Love is an Open Door
Yes, I know. Technically, this song is between the protagonist and the surprise villain. However, it has some good points. Anna had been isolated and lonely most of her life, and now she found someone invested in her. And, although the song lyrics really don’t have any depth to them, the title is what is most important. Love is an open door. Love leads to so many good things. Love is an opportunity for service. Love is an opportunity for growth. Love is an opportunity for adventure. Love is an opportunity for improvement. Love is an opportunity for happiness. Love is an opportunity for more love. It’s an open door.
True Love isn’t Always Perfect
When Anna and Christoff get to the trolls, they make the assumption that Christoff and Anna are together. This is all for comical reasons because we, as the audience, know they aren’t. The trolls begin to sing, “Fixer-upper” talking about all of Christoff’s weaknesses and negative traits. However, that doesn’t mean that he isn’t worthy of loving, or even, for that fact, marrying. Everyone will have negative traits. Everyone will have baggage. This song also relates back to the whole “what is true love” motif:
We aren’t saying you can change him
‘Cause people don’t really change
We’re only saying that love’s a force that’s powerful and strange
People make bad choices if they’re mad or scared or stressed
But throw a little love their way, and you’ll bring out their best
True love brings out the best.
That’s what marriage is–bringing out each other’s best, lifting each other up. The last lyric of the song is: “The only fixer upper fixer / That can fix a fixer upper is / True love.”
Don’t Rush into Marriage
Now, this one is a little hard for us, Mormons. We are notorious for quick courting periods, and even quicker engagements. Justin proposed to me after half a year of dating (which is actually on the longer end of the average dating period for college-aged Mormons) and we were engaged for only 4 months (an very average length for Mormons). However, Anna and Hans got engaged later the day after meeting (but then again, my college Bishop met and proposed to his wife in a period of three days! And, they had a handful of children, each who have served LDS missions and married in an LDS temple themselves…so sometimes, it works…).
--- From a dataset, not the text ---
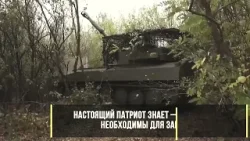 Вооруженные Силы РФ приглашают на службу по контракту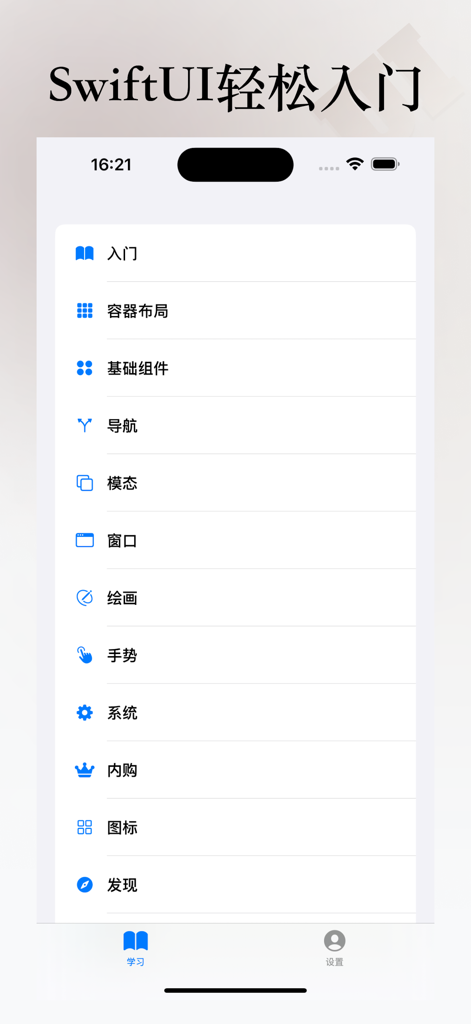Go SwiftUI app interface displaying a list of learning categories such as basic components, layout, and navigation in Chinese.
But, what Disney was trying to do with this was to break away from the classic fairy-tale stigma of love at first sight. This is the only Disney movie that does it: Enchanted and Tangled also deal with this. Dating for getting to know the other person. Getting to see how you two click. Engagement is for getting to the worst, as well as the best of your partner, for serious life discussions and planning. Don’t necessarily rush into marriage–get to really know your significant other. Spend as much time with them as possible. But, when the timing is right, don’t delay.
Let It Go
This is the most iconic song of Frozen. It is so powerful. Elsa is coming to grips with her powers. She is releasing her inhibitions about it, and beginning to embrace it. This song for us could be about fears, weaknesses, flaws, mental illnesses, chronic illnesses, bad experiences, bad pasts, really anything. But the whole idea is to “let it go.” Move on with life. Don’t let others hold you back, especially their view of yourself. The only view that matters is how you perceive yourself. Test yourself. Push yourself. Explore. Try new things. Be brave. Be confident.
There are many more mini-lessons, but these are the most important and life changing. I love this movie for it. And, Idina Menzel, you will forever be my hero! The first time I heard this song, I just kept thinking of Wicked’s “Defying Gravity“.
What lessons did you learn from Disney’s Frozen?